* [AIM OF THE TASK] Below is a listing with pictures in it; transcribe exactly the lines from the one that has "The boys soccer" through the one that has "A man an a woman", and omit those pictures.

* [DATA SUPPLIED]
= = = = = = =

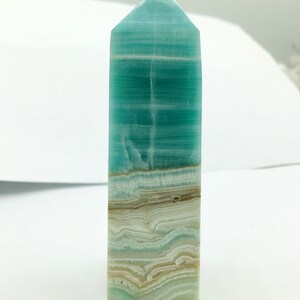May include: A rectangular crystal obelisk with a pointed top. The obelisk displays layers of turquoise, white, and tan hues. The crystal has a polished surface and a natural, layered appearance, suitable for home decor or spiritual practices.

= = = = = = =

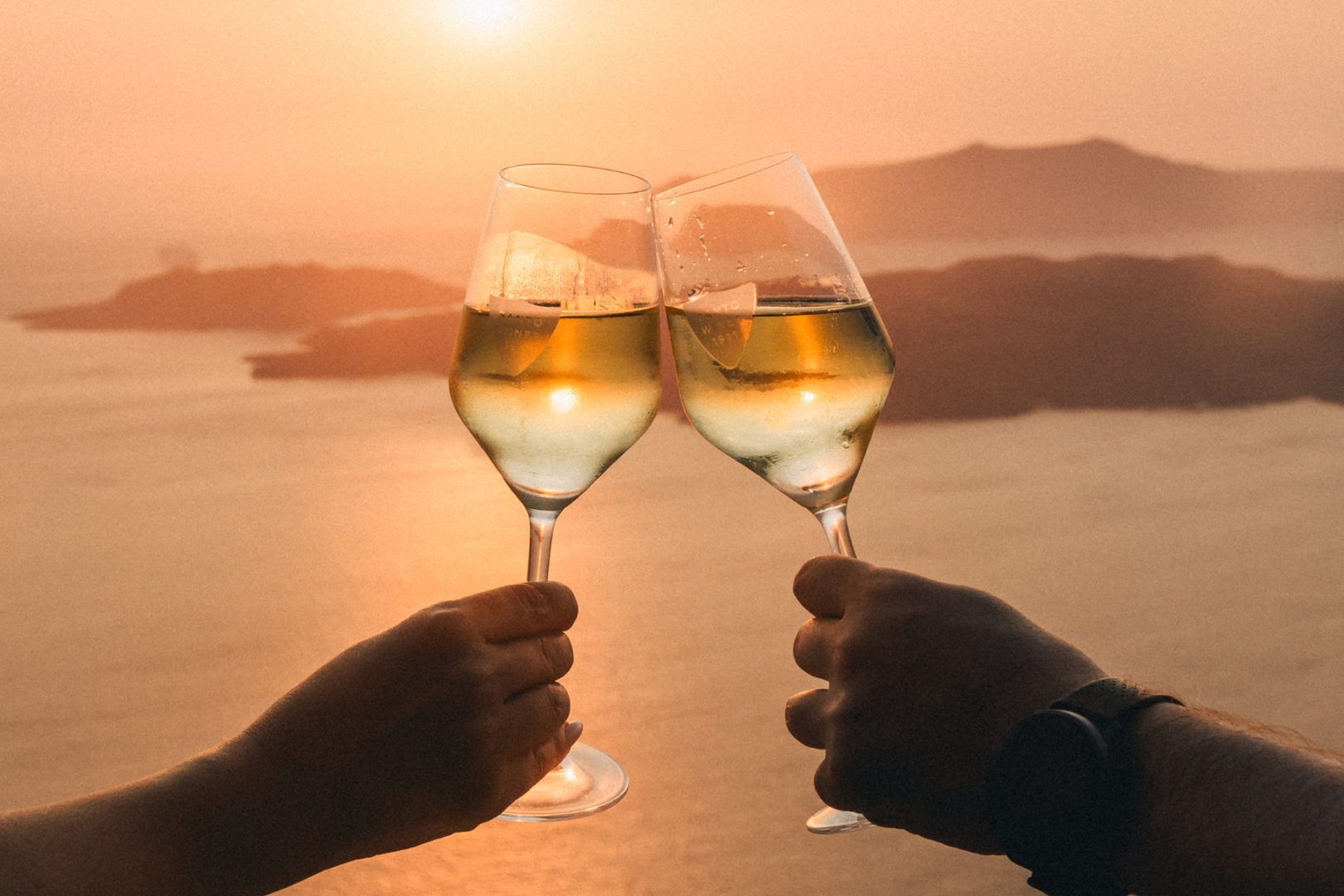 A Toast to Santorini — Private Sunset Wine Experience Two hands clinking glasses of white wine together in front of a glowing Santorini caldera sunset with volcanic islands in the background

= = = = = = =

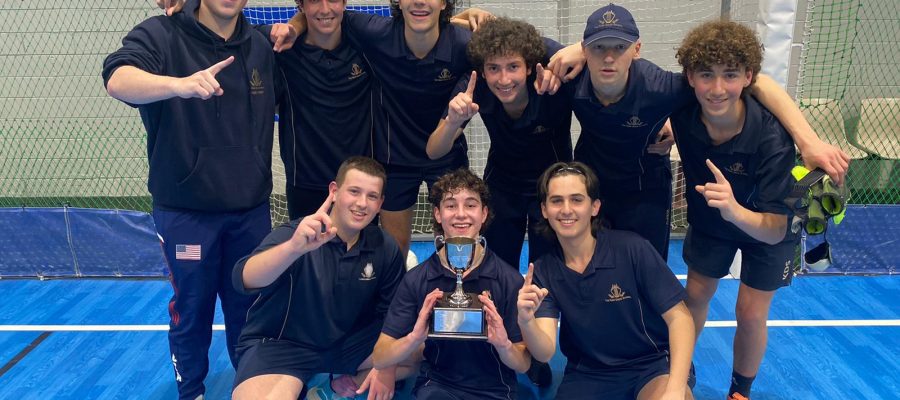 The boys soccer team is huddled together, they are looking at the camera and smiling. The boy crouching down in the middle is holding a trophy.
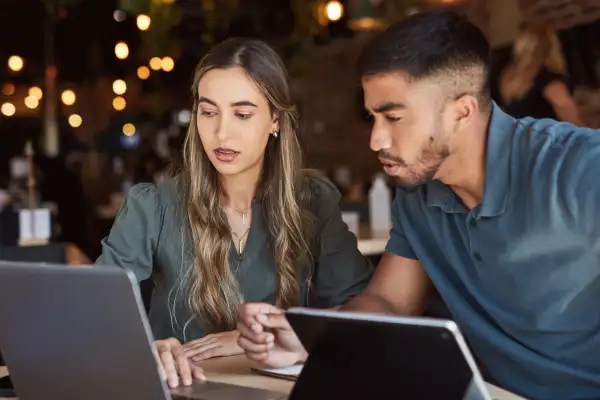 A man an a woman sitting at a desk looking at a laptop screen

= = = = = = =

* [EXPECTED ANSWER]
 The boys soccer team is huddled together, they are looking at the camera and smiling. The boy crouching down in the middle is holding a trophy.
 A man an a woman sitting at a desk looking at a laptop screen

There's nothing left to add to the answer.